Atau justru, “harmoni” seperti itu sering kali menjadi topeng bagi kolusi dan manipulasi?
Demokrasi Tidak Membutuhkan Keheningan Buatan
Dalam sistem demokrasi, perbedaan pandangan bukan tanda kelemahan — melainkan indikasi bahwa proses berpikir dan kontrol internal berjalan.
Kabinet yang setiap menterinya hanya menunggu aba-aba dari “dirijen” bisa terlihat rapi di luar, tetapi sering menyembunyikan banyak kompromi politik di dalam.
Justru, keributan yang lahir dari perdebatan berbasis data jauh lebih sehat dibanding diamnya sistem yang penuh manipulasi di balik layar.
Publik punya hak tahu ketika pejabat negara berbeda pendapat, agar mereka dapat menilai siapa yang paling rasional, siapa yang paling transparan, dan siapa yang sekadar membela kepentingan sektoral.
“Dirijen” Bukan Jaminan Tata Kelola, Bisa Jadi Alat Kontrol
Konsep “dirijen kabinet” sering terdengar manis — seolah menata orkestra agar suara pemerintahan tidak sumbang.
Tetapi dalam praktik politik Indonesia, “dirijen” sering berubah fungsi menjadi alat kontrol politik, bukan alat koordinasi.
Mereka yang berbeda pendapat dicap pembangkang, data yang tidak sejalan dianggap gangguan, dan perdebatan publik dimatikan atas nama “konsolidasi”.
Padahal, tugas utama pemerintahan bukan menjaga keseragaman nada, melainkan menjaga kebenaran data dan ketepatan kebijakan.
Jika semua menteri hanya berbicara dengan bahasa yang sama, publik kehilangan mekanisme alami untuk menguji keputusan negara.
Transparansi Lebih Baik dari Keseragaman
Kasus Purbaya vs Bahlil adalah contoh klasik bagaimana perdebatan publik bisa membuka ruang transparansi.
Publik jadi tahu berapa sebenarnya harga LPG tanpa subsidi, dan sejauh mana beban fiskal yang ditanggung negara.
Apakah data itu sempurna? Tidak selalu.
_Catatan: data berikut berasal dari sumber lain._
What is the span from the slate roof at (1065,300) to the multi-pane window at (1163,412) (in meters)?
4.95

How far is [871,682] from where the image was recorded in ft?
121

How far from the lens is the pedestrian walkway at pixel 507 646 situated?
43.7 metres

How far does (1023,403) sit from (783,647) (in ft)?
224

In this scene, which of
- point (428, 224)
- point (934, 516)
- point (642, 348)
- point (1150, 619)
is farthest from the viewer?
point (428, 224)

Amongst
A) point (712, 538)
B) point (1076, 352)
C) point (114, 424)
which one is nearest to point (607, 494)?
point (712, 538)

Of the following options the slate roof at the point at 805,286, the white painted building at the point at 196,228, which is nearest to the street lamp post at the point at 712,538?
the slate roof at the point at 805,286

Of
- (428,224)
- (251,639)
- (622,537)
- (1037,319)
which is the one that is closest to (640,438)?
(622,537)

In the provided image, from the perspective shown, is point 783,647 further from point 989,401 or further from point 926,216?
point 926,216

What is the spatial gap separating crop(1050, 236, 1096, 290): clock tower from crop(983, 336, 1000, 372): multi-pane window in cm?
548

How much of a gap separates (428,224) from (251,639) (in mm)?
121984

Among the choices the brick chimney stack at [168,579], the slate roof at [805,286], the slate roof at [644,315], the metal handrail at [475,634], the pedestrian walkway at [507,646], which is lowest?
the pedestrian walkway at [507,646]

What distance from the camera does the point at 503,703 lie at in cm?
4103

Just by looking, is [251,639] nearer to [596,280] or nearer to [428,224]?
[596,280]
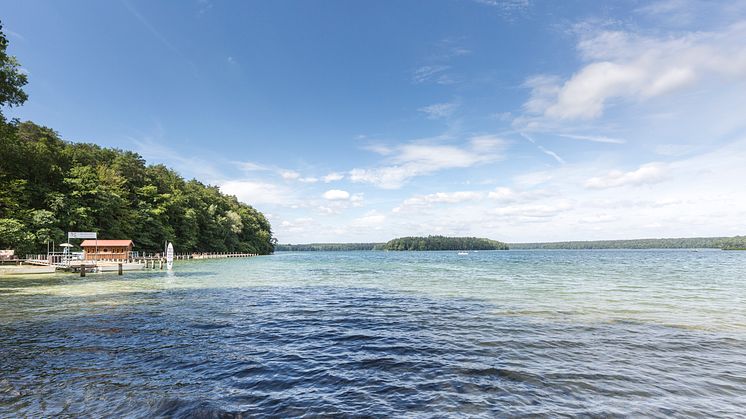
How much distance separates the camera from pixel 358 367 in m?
9.77

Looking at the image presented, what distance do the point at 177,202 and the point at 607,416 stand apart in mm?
99160

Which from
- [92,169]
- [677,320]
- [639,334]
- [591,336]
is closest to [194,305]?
[591,336]

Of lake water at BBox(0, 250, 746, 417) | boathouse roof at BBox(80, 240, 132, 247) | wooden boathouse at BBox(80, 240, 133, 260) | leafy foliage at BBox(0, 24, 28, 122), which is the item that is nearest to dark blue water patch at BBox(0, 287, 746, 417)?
lake water at BBox(0, 250, 746, 417)

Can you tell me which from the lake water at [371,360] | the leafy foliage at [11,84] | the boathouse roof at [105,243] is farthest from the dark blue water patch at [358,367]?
the boathouse roof at [105,243]

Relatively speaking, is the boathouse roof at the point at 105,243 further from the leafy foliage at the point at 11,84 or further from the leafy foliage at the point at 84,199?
the leafy foliage at the point at 11,84

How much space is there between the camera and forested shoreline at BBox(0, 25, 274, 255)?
4643 cm

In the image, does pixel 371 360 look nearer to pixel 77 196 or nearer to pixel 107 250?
pixel 107 250

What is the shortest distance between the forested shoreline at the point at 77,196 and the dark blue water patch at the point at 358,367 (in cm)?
3093

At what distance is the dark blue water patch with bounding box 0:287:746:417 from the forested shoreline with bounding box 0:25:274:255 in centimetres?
3093

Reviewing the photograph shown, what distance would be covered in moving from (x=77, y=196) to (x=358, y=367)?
69.4 meters

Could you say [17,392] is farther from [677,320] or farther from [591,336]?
[677,320]

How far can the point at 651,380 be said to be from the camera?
883cm

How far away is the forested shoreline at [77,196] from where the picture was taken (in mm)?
46434

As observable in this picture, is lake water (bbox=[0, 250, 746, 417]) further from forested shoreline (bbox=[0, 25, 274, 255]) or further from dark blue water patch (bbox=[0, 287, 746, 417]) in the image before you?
forested shoreline (bbox=[0, 25, 274, 255])
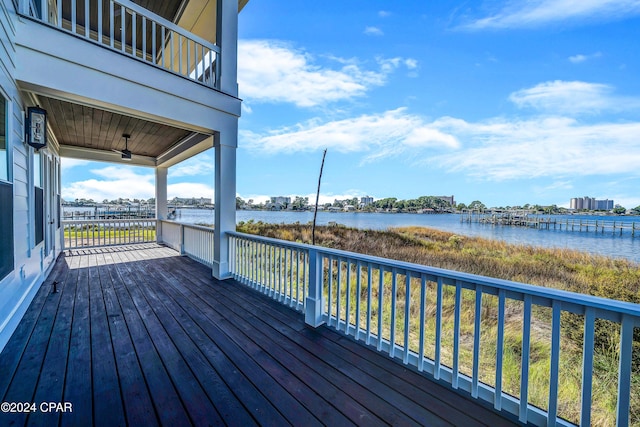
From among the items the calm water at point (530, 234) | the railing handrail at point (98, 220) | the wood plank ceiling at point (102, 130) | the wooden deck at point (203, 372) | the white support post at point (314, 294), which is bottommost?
the calm water at point (530, 234)

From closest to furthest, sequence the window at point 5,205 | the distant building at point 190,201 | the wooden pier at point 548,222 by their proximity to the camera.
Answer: the window at point 5,205
the distant building at point 190,201
the wooden pier at point 548,222

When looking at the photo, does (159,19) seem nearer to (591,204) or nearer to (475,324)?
(475,324)

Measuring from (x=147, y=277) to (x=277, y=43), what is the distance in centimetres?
726

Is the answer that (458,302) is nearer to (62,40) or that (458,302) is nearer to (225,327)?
(225,327)

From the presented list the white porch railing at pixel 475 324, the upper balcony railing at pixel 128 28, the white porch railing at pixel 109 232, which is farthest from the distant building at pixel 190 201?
the white porch railing at pixel 475 324

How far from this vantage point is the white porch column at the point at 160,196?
778 cm

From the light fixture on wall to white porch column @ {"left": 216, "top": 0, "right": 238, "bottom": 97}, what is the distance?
7.68 feet

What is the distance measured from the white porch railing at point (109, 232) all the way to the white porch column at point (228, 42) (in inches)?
228

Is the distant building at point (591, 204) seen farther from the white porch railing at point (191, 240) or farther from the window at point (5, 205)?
the window at point (5, 205)

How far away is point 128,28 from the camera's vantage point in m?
5.55

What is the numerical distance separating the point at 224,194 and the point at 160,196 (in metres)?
4.90

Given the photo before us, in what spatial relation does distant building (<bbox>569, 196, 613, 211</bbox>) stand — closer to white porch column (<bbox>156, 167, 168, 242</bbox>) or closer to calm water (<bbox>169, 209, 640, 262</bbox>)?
calm water (<bbox>169, 209, 640, 262</bbox>)

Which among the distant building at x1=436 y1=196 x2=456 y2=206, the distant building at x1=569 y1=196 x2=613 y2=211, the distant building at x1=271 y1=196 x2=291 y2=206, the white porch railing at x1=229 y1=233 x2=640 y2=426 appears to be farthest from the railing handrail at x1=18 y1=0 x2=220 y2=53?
the distant building at x1=569 y1=196 x2=613 y2=211

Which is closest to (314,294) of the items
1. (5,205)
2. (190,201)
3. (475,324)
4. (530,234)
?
(475,324)
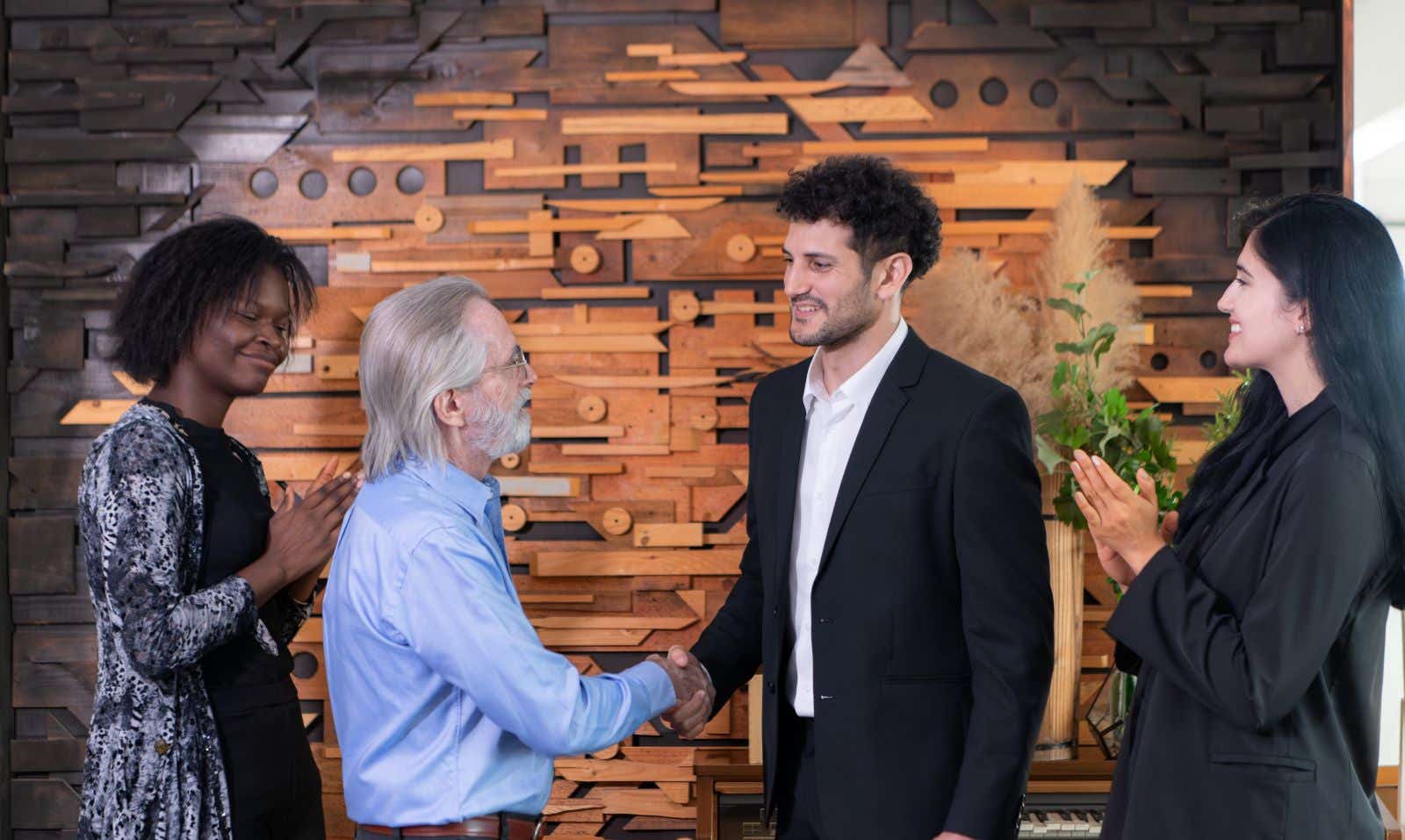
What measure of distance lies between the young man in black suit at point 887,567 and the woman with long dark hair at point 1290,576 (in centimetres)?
19

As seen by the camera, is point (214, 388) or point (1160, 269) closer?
point (214, 388)

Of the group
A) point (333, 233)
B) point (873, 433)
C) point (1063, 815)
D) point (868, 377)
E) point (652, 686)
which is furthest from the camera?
point (333, 233)

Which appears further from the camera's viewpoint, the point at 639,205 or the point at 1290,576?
the point at 639,205

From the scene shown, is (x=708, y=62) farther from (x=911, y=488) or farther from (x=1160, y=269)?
(x=911, y=488)

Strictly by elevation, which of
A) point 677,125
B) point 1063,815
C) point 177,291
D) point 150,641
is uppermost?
point 677,125

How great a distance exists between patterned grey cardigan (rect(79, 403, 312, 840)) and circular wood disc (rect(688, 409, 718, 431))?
1.57m

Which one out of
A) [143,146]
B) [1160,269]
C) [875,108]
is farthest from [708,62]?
[143,146]

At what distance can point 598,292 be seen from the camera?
377 centimetres

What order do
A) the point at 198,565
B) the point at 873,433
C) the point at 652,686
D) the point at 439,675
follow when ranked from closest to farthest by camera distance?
the point at 439,675
the point at 652,686
the point at 873,433
the point at 198,565

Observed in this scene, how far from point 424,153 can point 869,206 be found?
1815mm

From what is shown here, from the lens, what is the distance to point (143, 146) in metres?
3.84

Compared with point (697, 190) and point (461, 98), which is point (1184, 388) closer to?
point (697, 190)

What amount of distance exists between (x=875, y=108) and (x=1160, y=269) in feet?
3.13

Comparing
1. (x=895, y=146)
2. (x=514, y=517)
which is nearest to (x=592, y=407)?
(x=514, y=517)
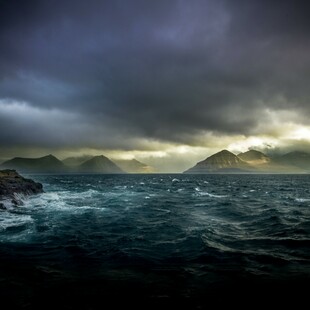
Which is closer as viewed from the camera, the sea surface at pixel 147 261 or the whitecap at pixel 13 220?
the sea surface at pixel 147 261

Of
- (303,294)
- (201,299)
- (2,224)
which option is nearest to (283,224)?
(303,294)

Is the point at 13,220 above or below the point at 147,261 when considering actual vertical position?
below

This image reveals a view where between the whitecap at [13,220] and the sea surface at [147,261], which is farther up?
the sea surface at [147,261]

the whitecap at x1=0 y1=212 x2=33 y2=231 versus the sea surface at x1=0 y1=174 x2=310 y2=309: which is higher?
the sea surface at x1=0 y1=174 x2=310 y2=309

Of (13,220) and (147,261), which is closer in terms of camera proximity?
(147,261)

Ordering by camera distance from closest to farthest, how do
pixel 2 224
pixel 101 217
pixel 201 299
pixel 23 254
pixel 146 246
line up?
pixel 201 299, pixel 23 254, pixel 146 246, pixel 2 224, pixel 101 217

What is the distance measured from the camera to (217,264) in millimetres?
13469

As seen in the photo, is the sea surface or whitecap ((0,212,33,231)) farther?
whitecap ((0,212,33,231))

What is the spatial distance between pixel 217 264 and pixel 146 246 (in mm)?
4945

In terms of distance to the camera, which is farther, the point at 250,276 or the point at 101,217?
the point at 101,217

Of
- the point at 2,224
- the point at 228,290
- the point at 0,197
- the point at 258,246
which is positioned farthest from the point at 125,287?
the point at 0,197

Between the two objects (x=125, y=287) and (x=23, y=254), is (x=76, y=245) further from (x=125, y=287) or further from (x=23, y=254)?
(x=125, y=287)

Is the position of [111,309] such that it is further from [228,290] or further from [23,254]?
[23,254]

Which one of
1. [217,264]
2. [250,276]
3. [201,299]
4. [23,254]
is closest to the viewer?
[201,299]
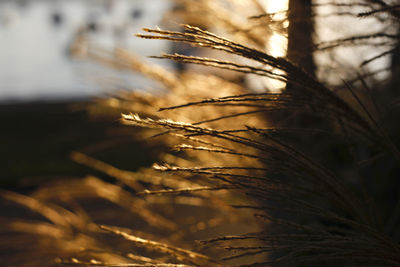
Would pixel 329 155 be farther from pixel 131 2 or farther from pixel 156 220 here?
pixel 131 2

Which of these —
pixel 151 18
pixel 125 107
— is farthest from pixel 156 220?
pixel 151 18

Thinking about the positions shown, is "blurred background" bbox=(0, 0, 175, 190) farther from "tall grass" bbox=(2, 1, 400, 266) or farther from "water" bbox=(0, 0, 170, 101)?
"tall grass" bbox=(2, 1, 400, 266)

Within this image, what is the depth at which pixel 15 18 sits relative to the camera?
675 centimetres

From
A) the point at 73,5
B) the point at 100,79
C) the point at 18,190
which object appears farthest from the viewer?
the point at 73,5

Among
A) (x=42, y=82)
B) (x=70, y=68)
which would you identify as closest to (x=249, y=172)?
(x=70, y=68)

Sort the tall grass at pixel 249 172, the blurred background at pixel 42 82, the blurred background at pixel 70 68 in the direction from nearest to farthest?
the tall grass at pixel 249 172 < the blurred background at pixel 70 68 < the blurred background at pixel 42 82

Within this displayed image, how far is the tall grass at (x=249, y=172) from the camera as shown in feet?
1.57

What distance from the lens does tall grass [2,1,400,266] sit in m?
0.48

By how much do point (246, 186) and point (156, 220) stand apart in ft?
1.66

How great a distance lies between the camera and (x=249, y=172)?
101 cm

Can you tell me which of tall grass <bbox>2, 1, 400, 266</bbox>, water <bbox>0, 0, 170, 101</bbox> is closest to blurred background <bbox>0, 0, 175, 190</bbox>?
water <bbox>0, 0, 170, 101</bbox>

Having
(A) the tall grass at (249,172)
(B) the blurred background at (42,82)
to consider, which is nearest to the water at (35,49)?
(B) the blurred background at (42,82)

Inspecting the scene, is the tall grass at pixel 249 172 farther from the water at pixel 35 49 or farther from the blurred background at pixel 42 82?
the water at pixel 35 49

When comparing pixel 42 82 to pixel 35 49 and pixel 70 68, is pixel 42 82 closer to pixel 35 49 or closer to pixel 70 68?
pixel 35 49
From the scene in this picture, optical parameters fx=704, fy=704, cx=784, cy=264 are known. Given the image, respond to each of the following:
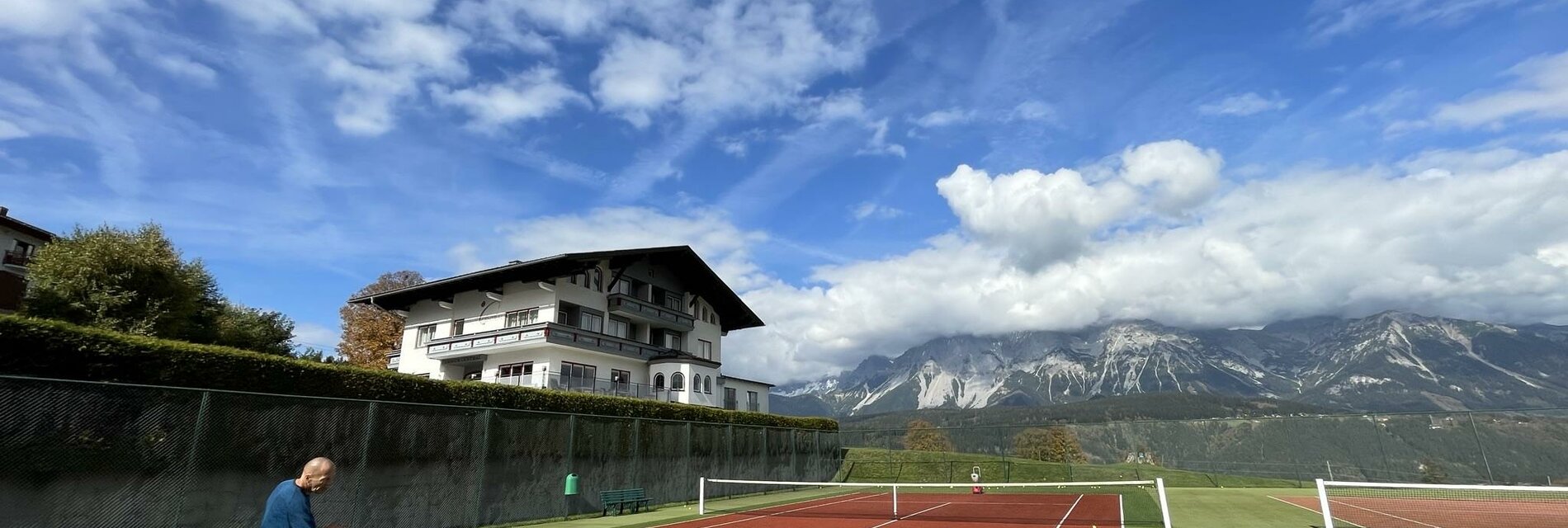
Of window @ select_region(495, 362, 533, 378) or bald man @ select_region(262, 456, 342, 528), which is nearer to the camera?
bald man @ select_region(262, 456, 342, 528)

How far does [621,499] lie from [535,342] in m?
16.6

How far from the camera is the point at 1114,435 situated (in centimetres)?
4056

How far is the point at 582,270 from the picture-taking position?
3747cm

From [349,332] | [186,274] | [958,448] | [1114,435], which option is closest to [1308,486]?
[1114,435]

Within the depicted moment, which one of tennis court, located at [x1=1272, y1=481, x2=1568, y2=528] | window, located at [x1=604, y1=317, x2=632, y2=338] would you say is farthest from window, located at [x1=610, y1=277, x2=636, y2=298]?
tennis court, located at [x1=1272, y1=481, x2=1568, y2=528]

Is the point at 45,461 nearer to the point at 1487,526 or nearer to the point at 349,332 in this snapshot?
the point at 1487,526

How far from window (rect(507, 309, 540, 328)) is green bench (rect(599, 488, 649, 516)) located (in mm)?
17531

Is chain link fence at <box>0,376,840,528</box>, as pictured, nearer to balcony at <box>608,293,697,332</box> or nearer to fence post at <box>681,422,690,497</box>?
fence post at <box>681,422,690,497</box>

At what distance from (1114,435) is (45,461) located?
43073 mm

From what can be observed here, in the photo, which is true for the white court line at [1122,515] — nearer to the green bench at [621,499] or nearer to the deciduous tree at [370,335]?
the green bench at [621,499]

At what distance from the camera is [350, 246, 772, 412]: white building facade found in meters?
35.7

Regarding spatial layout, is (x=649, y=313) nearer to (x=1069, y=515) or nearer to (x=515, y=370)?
(x=515, y=370)

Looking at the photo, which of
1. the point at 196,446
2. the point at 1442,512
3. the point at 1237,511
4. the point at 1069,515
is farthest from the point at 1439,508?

Tapi membuka perdebatan di ruang publik jauh lebih jujur dibanding menutupinya dalam rapat terbatas yang tak pernah diketahui masyarakat.
Kita terlalu lama mengira “harmoni” adalah tanda kekompakan, padahal bisa saja itu hasil represi birokrasi dan politik dagang sapi.
Kabinet yang gaduh tapi transparan lebih mudah diperbaiki daripada kabinet yang tenang tapi busuk dari dalam.
Pemerintahan Butuh Koordinasi, Bukan Keseragaman Pikiran
Koordinasi bukan berarti semua harus sepakat; koordinasi berarti ada mekanisme untuk mengelola perbedaan secara rasional.
Presiden cukup menjadi penentu arah besar, bukan “dirijen” yang memaksa setiap menteri bermain nada yang sama meski datanya berbeda.
Justru, jika menteri berani mengoreksi menteri lain secara terbuka, itu menandakan adanya keberanian politik dan kematangan institusional.
Indonesia tidak membutuhkan kabinet yang sunyi di depan kamera tapi gaduh di belakang meja.
Yang dibutuhkan adalah kabinet yang berani berpikir keras, berdebat di ruang terang, dan mengakui kesalahan tanpa rasa takut.
Karena sejarah menunjukkan:
Kabinet yang terlalu “harmonis” sering kali hanya sedang menyembunyikan ketidakbenaran bersama.